Afrique: Le Nigeria lance le rapatriement de ses ressortissants d’Afrique du Sud

Face à la recrudescence des violences à caractère xénophobe en Afrique du Sud, le gouvernement nigérian a annoncé le lancement d’une opération de rapatriement volontaire de ses ressortissants. Selon le ministère nigérian des Affaires étrangères, le premier vol, assuré par la compagnie Air Peace, est prévu pour le 10 juin.   

Cette décision intervient à l’issue d’un recensement lancé le 4 juin auprès de la communauté nigériane présente en Afrique du Sud. Selon les autorités, 1 094 personnes ont exprimé leur volonté de regagner le pays.

Afin de faciliter cette opération, le Nigeria et l’Afrique du Sud se sont accordés sur plusieurs mesures exceptionnelles. Les ressortissants en situation irrégulière, notamment ceux ayant dépassé la durée de validité de leur visa, ne seront ni arrêtés ni placés en détention lors d u control à la frontière.

Une crise à la suite de fortes violences

Pour rappel, le climat de tension s’est détérioré à partir du 30 mars 2026 à KuGompo City où des émeutes avaient entraîné l’incendie de plusieurs véhicules ainsi que le pillage de commerces appartenant à des étrangers.

Cette escalade de violence provient de la diffusion sur les réseaux sociaux d’images montrant l’intronisation symbolique d’un représentant de la diaspora nigériane comme « roi des Igbo ». Bien que l’association culturelle Ohaneze Ndigbo South Africa (ONSA) ait précisé qu’il s’agissait d’une distinction privée et honorifique, l’initiative a été très controversée.

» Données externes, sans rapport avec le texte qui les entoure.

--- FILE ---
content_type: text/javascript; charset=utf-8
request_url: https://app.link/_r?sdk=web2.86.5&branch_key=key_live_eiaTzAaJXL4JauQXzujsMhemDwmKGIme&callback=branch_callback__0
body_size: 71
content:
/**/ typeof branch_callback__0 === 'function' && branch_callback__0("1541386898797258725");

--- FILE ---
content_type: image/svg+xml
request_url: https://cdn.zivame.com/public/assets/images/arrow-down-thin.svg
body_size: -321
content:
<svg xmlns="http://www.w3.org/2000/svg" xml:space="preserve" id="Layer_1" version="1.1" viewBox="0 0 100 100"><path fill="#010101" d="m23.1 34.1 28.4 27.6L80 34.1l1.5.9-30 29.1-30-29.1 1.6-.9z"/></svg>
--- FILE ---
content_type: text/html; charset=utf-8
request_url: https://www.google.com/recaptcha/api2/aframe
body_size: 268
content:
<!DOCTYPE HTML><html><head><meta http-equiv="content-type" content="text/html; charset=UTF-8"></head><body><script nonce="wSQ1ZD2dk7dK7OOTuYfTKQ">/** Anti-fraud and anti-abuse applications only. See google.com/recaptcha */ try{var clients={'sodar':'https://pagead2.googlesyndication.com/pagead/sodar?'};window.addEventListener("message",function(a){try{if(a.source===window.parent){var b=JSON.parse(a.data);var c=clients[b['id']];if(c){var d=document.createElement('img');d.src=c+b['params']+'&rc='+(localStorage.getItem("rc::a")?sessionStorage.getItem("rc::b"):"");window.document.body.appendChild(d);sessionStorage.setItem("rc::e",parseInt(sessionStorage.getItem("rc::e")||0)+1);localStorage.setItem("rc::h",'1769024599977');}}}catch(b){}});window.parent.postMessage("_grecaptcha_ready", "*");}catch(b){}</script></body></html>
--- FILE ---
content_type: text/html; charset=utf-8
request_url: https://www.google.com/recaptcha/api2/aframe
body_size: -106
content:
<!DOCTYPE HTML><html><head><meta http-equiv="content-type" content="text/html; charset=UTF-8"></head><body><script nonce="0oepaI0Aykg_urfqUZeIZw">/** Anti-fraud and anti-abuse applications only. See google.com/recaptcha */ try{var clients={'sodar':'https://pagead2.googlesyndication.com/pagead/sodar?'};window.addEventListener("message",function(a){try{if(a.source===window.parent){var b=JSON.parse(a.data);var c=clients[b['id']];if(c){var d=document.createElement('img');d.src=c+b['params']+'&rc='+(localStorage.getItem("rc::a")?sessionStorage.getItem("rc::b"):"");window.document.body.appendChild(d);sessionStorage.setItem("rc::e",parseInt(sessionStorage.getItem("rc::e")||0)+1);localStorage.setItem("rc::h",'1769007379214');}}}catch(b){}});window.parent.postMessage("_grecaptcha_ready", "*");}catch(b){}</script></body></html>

Par ailleurs, plusieurs chefs traditionnels locaux ainsi que des responsables politiques, notamment du parti ActionSA , l’ont dénoncé en le considérant comme une atteinte à la souveraineté nationale.

Plusieurs pays concernés par les retours

Le Nigeria n’est pas le seul pays à organiser le retour de ses ressortissants. Le Ghana a déjà procédé à l’évacuation de 654 de ses citoyens, tandis que le Malawi a annoncé des mesures destinées à faciliter les départs. De son côté, le Mozambique prépare le rapatriement d’environ un millier de personnes.

La crise prend également une dimension diplomatique. Les autorités mozambicaines affirment que neuf de leurs ressortissants ont trouvé la mort lors des récentes violences, alors que Pretoria ne reconnaît officiellement que deux décès.

Ces tensions s’inscrivent dans un contexte marqué par un décalage persistant entre la réalité de l’immigration et la perception qu’en a une partie de la population sud-africaine. Plusieurs enquêtes montrent en effet que le nombre d’étrangers présents dans le pays, tout comme la proportion de migrants en situation irrégulière, est souvent largement surestimé.

Face à ces préoccupations, le président sud-africain Cyril Ramaphosa a annoncé, le 7 juin, une série de mesures visant à renforcer la politique migratoire du pays. Parmi elles figurent un durcissement des contrôles aux frontières et la création de tribunaux spécialisés chargés d’accélérer les procédures d’expulsion des personnes en situation irrégulière.

Selon les autorités nigérianes, l’ensemble des ressortissants inscrits au programme de retour devrait avoir quitté l’Afrique du Sud avant le 30 juin, date butoir fixée par plusieurs groupes de pression sud-africains.